[Collected data entries]
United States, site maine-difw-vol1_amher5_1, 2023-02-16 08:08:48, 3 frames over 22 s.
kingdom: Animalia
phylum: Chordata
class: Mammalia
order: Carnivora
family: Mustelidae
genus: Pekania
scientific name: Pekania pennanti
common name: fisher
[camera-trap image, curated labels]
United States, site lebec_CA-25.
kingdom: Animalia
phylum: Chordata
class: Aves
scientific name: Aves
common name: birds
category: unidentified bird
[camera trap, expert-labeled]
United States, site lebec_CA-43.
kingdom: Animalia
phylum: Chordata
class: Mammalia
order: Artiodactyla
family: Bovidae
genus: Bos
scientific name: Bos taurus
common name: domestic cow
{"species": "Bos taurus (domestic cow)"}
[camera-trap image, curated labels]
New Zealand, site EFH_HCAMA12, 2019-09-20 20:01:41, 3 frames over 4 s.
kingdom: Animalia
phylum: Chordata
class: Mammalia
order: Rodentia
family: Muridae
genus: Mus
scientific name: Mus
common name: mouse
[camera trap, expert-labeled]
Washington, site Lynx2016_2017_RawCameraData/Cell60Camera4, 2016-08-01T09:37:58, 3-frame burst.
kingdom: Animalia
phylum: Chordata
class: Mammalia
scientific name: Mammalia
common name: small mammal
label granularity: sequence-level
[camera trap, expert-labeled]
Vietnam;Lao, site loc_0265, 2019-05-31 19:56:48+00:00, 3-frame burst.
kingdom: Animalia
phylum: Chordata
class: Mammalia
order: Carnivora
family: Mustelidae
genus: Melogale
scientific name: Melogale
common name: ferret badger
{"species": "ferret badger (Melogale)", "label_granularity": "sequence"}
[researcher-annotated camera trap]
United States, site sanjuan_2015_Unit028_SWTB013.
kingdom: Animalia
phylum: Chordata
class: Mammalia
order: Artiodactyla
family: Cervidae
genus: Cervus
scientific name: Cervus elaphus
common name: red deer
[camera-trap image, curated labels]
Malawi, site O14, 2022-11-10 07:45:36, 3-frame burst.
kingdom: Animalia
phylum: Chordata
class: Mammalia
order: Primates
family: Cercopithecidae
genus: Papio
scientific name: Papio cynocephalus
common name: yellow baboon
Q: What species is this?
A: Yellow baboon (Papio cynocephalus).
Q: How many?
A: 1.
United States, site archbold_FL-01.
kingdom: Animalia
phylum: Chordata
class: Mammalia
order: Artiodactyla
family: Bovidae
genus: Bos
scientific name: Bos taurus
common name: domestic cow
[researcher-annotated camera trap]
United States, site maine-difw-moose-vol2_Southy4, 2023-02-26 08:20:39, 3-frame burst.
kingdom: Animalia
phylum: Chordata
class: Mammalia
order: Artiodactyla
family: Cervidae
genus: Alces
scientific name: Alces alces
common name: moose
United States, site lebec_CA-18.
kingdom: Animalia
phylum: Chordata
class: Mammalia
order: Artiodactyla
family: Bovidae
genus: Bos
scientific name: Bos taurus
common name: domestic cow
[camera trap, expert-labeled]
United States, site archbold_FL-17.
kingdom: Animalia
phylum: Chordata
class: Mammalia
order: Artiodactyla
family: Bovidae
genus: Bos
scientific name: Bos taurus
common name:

[The problem] Among the records above, find each line holding the string "moose" and pull it out.

[Answer to the problem]
United States, site maine-difw-moose-vol2_Southy4, 2023-02-26 08:20:39, 3-frame burst.
common name: moose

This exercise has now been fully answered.